Nobel Prize Controversy
In February 1922, doctor Frederick Grant Banting and biochemist John James Rickard Macleod from the University of Toronto, Canada, published their paper on the successful use of a different, alcohol based pancreatic extract for normalizing blood sugar (glucose) levels (glycemia) in a human patient, a young boy.
While Paulescu had patented his technique in Romania, no clinical use resulted from his work, as his saline extract could not be used on humans. The work published by Banting, Best, Collip and McLeod represented the injection of purified insulin extract, after into a diabetic individual ameliorating symptoms of the disease.

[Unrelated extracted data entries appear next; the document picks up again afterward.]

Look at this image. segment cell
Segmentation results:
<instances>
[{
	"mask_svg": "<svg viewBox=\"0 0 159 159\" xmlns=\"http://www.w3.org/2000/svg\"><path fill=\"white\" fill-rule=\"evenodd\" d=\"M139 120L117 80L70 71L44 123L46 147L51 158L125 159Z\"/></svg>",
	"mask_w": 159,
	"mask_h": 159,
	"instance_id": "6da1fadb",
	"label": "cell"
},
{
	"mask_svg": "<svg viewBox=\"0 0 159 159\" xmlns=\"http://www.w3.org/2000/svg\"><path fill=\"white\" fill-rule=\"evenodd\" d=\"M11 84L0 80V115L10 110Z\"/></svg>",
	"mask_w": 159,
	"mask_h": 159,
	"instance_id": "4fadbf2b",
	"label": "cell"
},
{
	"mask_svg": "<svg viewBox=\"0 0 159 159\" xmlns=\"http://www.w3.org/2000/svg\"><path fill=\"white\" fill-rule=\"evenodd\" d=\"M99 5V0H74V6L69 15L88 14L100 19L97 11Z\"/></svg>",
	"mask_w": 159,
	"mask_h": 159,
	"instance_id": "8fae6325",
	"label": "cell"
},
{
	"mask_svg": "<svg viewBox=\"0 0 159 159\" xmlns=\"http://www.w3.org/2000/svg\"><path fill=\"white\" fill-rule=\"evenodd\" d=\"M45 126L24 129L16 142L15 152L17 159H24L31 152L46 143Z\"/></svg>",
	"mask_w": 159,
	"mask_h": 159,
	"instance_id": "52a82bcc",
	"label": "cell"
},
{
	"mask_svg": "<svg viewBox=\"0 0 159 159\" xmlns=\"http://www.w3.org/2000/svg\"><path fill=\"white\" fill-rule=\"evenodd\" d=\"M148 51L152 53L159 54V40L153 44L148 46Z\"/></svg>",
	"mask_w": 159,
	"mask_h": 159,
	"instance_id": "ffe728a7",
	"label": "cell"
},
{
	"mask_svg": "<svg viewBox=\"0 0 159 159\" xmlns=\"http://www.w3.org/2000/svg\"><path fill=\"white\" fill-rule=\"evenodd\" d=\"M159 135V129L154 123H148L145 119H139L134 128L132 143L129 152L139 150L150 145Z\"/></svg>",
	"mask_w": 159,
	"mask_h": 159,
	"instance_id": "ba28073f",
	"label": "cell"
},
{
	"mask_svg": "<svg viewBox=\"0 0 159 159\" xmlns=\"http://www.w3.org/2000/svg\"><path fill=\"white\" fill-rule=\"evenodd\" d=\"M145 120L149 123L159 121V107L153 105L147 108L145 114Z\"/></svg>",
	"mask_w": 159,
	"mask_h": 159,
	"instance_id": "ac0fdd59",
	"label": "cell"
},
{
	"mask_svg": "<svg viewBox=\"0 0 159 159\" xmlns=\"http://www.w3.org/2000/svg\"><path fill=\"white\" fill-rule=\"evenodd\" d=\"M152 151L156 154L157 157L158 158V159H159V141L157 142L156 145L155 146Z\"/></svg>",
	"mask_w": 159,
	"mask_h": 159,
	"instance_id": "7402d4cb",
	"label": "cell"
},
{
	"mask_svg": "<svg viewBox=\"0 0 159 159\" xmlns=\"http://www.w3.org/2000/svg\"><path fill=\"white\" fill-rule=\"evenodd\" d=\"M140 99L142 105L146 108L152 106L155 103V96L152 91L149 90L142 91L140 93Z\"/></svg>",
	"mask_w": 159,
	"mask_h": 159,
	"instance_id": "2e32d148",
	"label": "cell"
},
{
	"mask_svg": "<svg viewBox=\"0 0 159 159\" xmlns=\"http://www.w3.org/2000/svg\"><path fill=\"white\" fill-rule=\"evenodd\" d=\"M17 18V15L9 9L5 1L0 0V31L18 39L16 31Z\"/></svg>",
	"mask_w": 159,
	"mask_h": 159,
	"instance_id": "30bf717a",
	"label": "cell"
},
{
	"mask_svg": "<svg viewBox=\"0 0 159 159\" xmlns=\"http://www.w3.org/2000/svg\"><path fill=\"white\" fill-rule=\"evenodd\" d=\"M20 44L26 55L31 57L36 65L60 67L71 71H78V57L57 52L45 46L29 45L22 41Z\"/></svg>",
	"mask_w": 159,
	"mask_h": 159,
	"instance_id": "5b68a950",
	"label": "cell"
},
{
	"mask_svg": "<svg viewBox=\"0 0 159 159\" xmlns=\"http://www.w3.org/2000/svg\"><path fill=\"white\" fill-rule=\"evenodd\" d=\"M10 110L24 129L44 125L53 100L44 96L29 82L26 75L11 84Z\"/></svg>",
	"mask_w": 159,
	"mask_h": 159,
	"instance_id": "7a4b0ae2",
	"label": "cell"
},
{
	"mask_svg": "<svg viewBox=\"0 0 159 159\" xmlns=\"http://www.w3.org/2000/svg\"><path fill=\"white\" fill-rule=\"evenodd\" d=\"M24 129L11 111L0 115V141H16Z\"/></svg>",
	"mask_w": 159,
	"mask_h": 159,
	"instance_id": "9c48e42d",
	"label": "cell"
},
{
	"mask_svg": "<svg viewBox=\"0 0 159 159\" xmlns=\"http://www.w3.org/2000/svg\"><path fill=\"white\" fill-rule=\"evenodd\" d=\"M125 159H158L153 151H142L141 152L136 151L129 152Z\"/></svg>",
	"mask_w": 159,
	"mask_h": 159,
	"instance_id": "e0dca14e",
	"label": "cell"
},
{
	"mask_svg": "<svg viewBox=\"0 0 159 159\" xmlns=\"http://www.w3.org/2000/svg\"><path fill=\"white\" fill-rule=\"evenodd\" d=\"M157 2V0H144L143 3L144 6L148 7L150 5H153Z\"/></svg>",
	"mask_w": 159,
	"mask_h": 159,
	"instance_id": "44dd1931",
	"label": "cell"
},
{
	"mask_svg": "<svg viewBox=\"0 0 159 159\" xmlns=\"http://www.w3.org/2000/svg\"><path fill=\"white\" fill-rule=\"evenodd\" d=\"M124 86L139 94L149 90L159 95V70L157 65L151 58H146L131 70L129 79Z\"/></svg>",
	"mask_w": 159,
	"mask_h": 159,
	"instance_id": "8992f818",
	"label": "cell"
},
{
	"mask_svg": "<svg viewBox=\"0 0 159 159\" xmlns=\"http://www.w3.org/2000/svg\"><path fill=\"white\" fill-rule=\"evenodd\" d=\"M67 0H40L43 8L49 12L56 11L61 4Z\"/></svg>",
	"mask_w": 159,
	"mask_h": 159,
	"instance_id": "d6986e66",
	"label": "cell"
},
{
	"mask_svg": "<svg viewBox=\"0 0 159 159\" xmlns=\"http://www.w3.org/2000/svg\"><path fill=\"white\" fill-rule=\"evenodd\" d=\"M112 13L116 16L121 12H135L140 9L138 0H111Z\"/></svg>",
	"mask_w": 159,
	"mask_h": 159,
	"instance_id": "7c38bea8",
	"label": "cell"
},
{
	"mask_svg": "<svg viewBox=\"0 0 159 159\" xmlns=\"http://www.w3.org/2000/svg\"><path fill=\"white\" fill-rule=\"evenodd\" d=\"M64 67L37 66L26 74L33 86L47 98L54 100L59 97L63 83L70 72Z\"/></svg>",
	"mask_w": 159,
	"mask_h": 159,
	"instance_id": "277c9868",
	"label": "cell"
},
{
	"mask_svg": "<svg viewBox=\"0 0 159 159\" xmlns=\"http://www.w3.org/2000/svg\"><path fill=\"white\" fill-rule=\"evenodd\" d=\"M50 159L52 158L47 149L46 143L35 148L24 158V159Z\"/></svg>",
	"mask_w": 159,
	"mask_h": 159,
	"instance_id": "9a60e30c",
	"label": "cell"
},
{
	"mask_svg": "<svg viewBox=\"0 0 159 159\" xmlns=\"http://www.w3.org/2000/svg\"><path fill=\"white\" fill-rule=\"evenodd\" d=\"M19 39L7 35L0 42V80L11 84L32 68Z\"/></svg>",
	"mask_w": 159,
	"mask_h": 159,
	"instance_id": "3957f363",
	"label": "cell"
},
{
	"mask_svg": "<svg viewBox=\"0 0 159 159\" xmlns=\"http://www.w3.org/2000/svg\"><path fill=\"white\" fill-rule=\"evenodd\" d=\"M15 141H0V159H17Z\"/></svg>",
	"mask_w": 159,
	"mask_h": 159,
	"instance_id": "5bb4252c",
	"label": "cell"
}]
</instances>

Not surprisingly, Banting and Macleod received the 1923 Nobel Prize in Physiology or Medicine for the discovery of insulin treatment.
Professor Ian Murray was particularly active in working to correct "the historical wrong" against Paulescu. Murray was a professor of physiology at the Anderson College of Medicine in Glasgow, Scotland, the head of the department of Metabolic Diseases at a leading Glasgow hospital, vice-president of the British Association of Diabetes, and a founding member of the International Diabetes Federation. In an article for a 1971 issue of the Journal of the History of Medicine and Allied Sciences, Murray wrote:
"Insufficient recognition has been given to Paulesco, the distinguished Roumanian scientist, who at the time when the Toronto team were commencing their research had already succeeded in extracting the antidiabetic hormone of the pancreas and proving its efficacy in reducing the hyperglycaemia in diabetic dogs."
"In a recent private communication Professor Tiselius, head of the Nobel Institute, has expressed his personal opinion that Paulesco was equally worthy of the award in 1923."